New Ethics Commission leader signals more proactive body

Beginning in January, San Francisco’s Ethics Commission will come under new leadership.

From a pool of 32 applicants, the commission selected LeeAnn Pelham, former Los Angeles Ethics Commission executive director, to take over the post vacated by retired John St. Croix.

Ethics Commission Chair Paul Renne said when making the announcement last week Pelham was selected “because of her proven track record as an effective independent nonpartisan leader as manager of the L.A. Ethics Commission and her obvious energy, enthusiasm and passion for the work of ensuring good governance.”

He added, “We believe that makes her the right choice for this commission at this time.”

St. Croix, who held the post for 11 years, announced his retirement in April. His tenure attracted criticism by some who said the director was lax in enforcement and inactive in proposing regulations to close loopholes.

“I am very aware that this body and San Francisco voters have continued to express a very strong interest in the goals that the Ethics Commission was established by voters here in the city and county to pursue,” Pelham said, when addressing the commission last week.

Pelham worked for 19 years with the Los Angeles Ethics Commission, serving as a staffer and then between 2001 to 2011 as the executive director. Pelham most recently served as director of ethics and corporate governance for the Santa Clara Valley Water District, between from 2013 to July 2015.

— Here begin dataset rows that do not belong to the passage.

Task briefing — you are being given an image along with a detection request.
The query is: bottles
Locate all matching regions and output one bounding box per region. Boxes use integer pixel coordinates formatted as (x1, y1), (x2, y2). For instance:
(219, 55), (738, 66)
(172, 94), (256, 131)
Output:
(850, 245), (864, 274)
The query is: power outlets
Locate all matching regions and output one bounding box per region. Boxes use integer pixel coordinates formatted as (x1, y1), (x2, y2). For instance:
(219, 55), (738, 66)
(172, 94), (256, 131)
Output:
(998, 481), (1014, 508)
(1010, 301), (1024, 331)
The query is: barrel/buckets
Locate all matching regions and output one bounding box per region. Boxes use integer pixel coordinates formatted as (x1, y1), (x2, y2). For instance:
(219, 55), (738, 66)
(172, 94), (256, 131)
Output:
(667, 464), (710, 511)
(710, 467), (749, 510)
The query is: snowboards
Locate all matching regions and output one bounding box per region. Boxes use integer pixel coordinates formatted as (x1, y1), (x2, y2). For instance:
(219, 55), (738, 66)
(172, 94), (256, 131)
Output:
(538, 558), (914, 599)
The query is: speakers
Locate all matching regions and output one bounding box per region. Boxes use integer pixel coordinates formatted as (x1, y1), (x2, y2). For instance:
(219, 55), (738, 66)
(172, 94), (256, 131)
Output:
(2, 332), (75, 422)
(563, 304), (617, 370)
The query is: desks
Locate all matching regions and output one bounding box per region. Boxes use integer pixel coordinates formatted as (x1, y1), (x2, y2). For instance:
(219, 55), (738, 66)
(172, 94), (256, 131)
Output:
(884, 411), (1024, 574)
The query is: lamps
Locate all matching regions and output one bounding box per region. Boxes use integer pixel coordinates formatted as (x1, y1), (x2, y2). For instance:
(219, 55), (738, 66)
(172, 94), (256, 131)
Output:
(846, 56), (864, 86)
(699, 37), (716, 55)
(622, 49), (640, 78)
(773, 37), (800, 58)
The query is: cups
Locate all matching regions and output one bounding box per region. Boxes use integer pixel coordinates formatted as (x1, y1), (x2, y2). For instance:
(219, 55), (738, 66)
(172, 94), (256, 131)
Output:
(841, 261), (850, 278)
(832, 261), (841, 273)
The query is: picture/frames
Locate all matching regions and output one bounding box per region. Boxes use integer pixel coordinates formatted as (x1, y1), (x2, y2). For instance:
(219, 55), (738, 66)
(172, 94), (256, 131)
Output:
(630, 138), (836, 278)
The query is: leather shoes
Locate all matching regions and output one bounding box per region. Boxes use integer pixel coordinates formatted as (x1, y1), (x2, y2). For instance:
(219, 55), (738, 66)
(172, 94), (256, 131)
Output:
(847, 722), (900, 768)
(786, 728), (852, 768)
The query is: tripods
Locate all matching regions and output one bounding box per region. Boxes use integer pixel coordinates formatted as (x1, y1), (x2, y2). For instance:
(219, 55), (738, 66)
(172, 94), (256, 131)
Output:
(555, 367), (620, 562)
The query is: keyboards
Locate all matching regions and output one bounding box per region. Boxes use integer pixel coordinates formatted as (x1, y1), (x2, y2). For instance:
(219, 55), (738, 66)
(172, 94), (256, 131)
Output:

Pelham addressed three specific areas she would focus on when assuming her post on Jan. 4. Those areas included aligning the department’s resources to “better deliver” on the commission’s voter-mandate, to ensure “rules are applied consistently and with appropriate transparency,” and “to both initiate and shape public policy.”

In November, voters approved of Proposition C, which was placed on the ballot by the Ethics Commission, to increase disclosure of lobbyist transparency. It was a rarely used method by the commission to place a measure on the ballot on its own accord, but signaled a new direction to become more proactive.

Pelham is expected to lead with a similar spirit.